Mphnews, Jakarta — Pengusaha dan pengamat ekonomi Mardigu Wowiek menantang Menteri Keuangan baru untuk mengambil langkah berani dalam 100 hari pertama jabatannya. Bukan sekadar mengatur defisit atau menerapkan kebijakan moneter, Mardigu menilai kunci menurunkan beban utang negara ada pada reformasi besar-besaran di sektor sumber daya alam (SDA).
“Berani tidak bagi hasil SDA diubah? Sekarang korporasi dapat 75–80 persen, negara cuma 20–25 persen. Harusnya minimal 50–50, bahkan negara 60 persen,” ujar Mardigu dalam tayangan YouTube, Rabu, 18 September 2025.
Menurutnya, perubahan skema ini bisa menambah pemasukan negara hingga Rp2.000 triliun per tahun dari ekspor batu bara, sawit, nikel, dan komoditas tambang lain. “Sekarang negara cuma dapat pajaknya saja, paling 25 persen. Ini ketidakadilan yang harus dihentikan,” kata dia.
Mardigu menilai kebijakan ini akan menjadi game changer ekonomi nasional. Dengan hilirisasi dan reformasi bagi hasil, ekspor Indonesia diproyeksikan melonjak dari US$270 miliar pada 2024 menjadi US$700 miliar pada 2034. Setidaknya Rp2.800 triliun per tahun bisa masuk ke APBN tanpa menambah beban pajak rakyat.

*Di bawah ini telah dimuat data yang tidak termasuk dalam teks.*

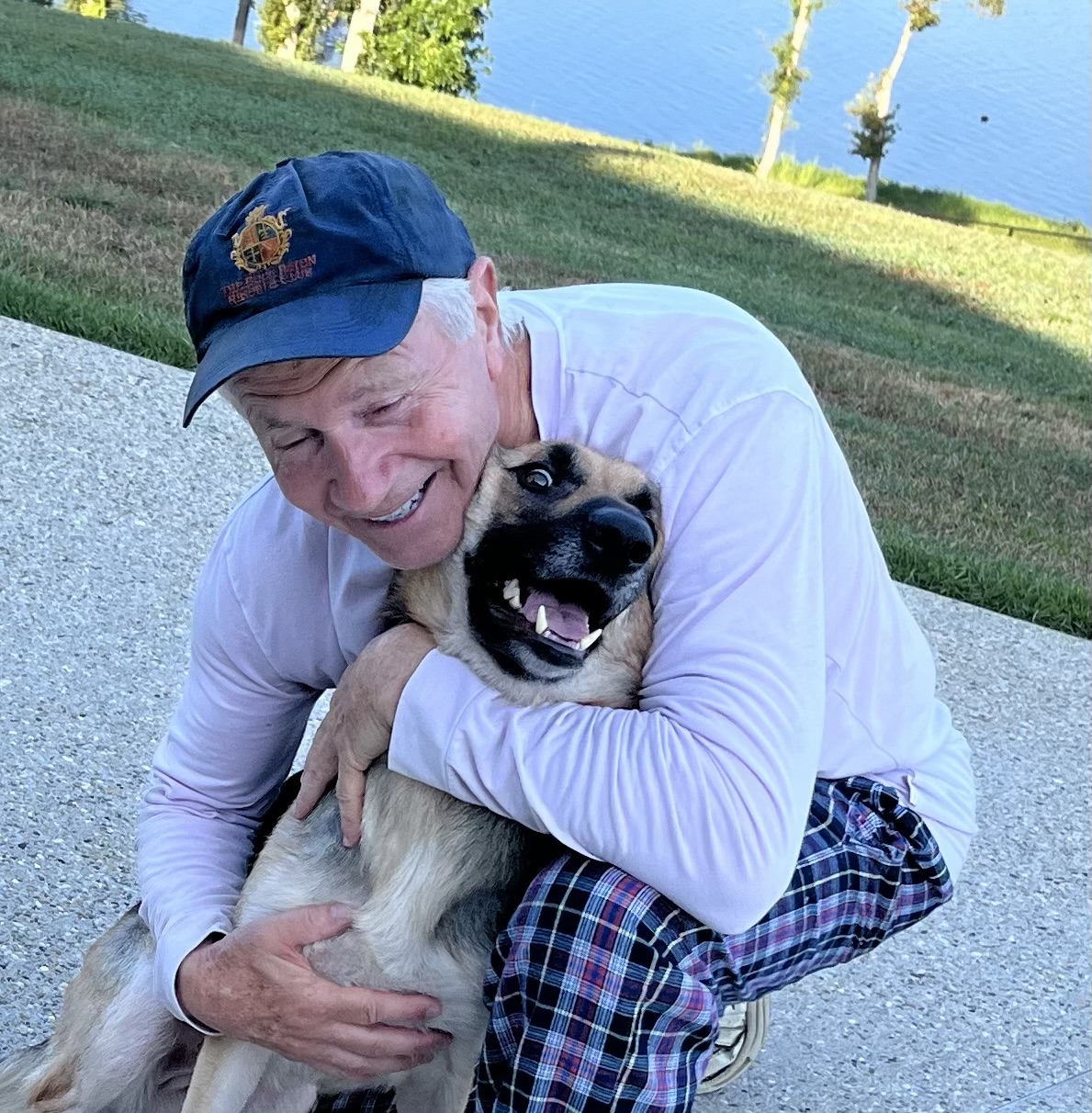 A Rising Sun volunteer sharing a happy moment with a rescue dog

Namun, ia tak menutup mata bahwa para oligarki akan menolak keras kebijakan semacam ini.
“Beri mereka insentif lain. Kasih kemudahan pendanaan untuk proyek berorientasi ekspor di dalam negeri. Mereka itu kreatif kalau ada modal,” ujarnya.
Mardigu juga menyinggung warisan pemikiran ekonom Sumitro Joyohadikusumo. Enam dekade lalu, Sumitro menegaskan negara harus hadir di sektor strategis dan membimbing lahirnya pengusaha pribumi, bukan hanya menjadi penonton di pasar global.
Ia mengkritik rezim Orde Baru hingga era reformasi yang terlalu bergantung pada modal asing. Termasuk kebijakan Menteri Keuangan Sri Mulyani yang, menurut Mardigu, selama dua dekade hanya menjadi “wasit” sementara oligarki menikmati keuntungan besar dari SDA dengan porsi negara yang minim.
“Pasal 33 UUD 1945 sudah jelas: bumi, air, dan kekayaan alam dikuasai negara untuk kemakmuran rakyat. Bukan untuk kapitalis rakus,” tegasnya.
Mardigu menutup dengan seruan agar pemerintah berani mengambil langkah politik tegas, bukan sekadar pintar teori ekonomi. “Turunkan utang negara dengan nyali, bukan ilmu,” ujarnya.